Indian politician and trade unionist
R.N. Upadhyaya was an Indian politician and trade unionist. He joined the Hindustan Socialist Republican Army in 1938.[1] In 1940 he became a member of the Revolutionary Socialist Party.[1] He participated in the August 1942 Quit India movement.[1] He was jailed for his role in the independence struggle, and was released in 1946. He joined the Communist Party of India in 1952.[1]
During the 1964 split in the Communist Party of India, he sided with the Communist Party of India (Marxist).[1] When CPI(M) was subsequently divided, he belonged to the group that supported the Naxalbari uprising and was expelled from CPI(M) mid-1967.[2] He joined the Communist Party of India (Marxist-Leninist).[1] He was a delegate, representing Uttar Pradesh, at the 1970 party congress of CPI(ML).[1] He took part in organizing the CPI(ML) Uttar Pradesh State Conference in Muzaffarnagar, at which Charu Majumdar participated.[1] Within he shared the positions of Satya Narayan Singh who opposed Majumdar's dominance over the party.[3]

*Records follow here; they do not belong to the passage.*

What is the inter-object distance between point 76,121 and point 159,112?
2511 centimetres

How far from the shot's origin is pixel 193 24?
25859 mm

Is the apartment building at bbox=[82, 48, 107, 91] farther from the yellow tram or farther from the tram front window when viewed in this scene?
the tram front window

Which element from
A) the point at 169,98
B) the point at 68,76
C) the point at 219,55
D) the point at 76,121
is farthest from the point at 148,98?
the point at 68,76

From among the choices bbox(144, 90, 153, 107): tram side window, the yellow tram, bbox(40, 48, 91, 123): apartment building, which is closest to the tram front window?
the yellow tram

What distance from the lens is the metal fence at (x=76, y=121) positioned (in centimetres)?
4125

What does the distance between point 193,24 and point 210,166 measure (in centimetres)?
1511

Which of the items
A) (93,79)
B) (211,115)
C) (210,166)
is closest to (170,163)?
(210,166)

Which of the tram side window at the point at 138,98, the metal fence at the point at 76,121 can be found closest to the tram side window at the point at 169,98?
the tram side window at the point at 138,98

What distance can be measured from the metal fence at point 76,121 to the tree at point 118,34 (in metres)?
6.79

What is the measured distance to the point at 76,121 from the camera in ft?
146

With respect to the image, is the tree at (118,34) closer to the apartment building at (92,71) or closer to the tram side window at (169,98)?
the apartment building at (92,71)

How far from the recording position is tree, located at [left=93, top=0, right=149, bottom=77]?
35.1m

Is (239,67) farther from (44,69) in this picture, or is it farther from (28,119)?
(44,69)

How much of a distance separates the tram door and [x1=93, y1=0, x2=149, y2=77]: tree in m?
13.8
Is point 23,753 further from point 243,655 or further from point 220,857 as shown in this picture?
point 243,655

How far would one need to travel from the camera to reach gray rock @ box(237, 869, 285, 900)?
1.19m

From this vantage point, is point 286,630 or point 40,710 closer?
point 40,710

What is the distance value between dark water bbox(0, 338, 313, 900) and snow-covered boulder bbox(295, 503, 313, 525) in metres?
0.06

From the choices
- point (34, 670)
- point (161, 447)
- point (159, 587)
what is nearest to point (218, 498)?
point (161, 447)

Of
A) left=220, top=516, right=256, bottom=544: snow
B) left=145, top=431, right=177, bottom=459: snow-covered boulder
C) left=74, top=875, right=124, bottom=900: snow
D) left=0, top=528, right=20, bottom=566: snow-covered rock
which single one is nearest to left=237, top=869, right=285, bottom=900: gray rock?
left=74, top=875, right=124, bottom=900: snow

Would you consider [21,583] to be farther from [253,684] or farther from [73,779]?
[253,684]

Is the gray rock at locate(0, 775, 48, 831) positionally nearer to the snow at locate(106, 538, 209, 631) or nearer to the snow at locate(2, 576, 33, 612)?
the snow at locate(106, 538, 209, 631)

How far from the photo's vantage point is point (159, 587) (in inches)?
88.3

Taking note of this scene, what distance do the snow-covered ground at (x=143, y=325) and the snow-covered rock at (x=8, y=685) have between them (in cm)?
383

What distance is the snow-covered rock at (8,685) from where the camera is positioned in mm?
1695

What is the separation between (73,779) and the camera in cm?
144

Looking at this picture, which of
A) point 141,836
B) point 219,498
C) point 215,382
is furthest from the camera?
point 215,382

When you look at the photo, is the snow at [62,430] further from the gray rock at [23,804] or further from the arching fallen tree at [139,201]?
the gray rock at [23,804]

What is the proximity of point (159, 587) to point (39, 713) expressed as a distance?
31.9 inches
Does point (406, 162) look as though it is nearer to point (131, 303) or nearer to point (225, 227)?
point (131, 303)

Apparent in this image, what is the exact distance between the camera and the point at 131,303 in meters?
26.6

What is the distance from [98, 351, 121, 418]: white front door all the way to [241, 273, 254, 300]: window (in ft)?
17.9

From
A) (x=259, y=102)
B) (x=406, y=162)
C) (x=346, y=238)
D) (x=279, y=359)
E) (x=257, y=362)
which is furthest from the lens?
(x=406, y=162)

Upadhyaya was an active trade unionist.[1] He led a strike of cigarette factory workers in Saharanpur in 1973.[1] Following the strike he was imprisoned for six months.[1] He worked with the trade union at Mansurpur Sugar Factory.[1] As CPI(ML) collapsed in the 1970s, Upadhyaya rejoined CPI.[1] The 1981 conference of the Uttar Pradesh Trade Union Council (of AITUC) elected Upadhyaya as one of its vice presidents.[4]
In 1997 he joined the Communist Party of India (Marxist-Leninist) Liberation, and became the Uttar Pradesh President of the All India Central Council of Trade Unions.[1][5]
Upadhyaya died on 18 November 2003 at PGI Hospital in Lucknow.[1]